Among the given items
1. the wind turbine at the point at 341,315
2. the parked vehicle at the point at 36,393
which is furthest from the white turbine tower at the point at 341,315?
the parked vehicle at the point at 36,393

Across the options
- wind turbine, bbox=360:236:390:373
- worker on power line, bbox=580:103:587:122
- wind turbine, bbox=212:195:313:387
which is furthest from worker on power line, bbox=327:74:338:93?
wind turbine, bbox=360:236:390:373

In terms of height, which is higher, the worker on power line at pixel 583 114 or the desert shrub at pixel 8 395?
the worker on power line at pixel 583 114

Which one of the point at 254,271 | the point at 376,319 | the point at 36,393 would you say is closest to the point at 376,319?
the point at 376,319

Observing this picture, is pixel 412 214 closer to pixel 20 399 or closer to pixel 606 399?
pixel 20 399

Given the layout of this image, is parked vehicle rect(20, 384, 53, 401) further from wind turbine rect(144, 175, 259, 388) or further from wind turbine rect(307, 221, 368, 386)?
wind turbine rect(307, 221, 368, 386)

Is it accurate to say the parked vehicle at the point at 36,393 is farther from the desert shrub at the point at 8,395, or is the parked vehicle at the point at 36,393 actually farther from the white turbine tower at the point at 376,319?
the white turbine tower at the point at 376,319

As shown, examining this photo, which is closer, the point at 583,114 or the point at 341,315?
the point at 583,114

* * *

**Your objective**. Pull out every line above that contains the string "worker". Matching is case-sensitive.

**Output below**.
- worker on power line, bbox=580:103:587:122
which is furthest from worker on power line, bbox=327:74:338:93?
In terms of height, which is higher, the worker on power line at pixel 583 114 or the desert shrub at pixel 8 395?
the worker on power line at pixel 583 114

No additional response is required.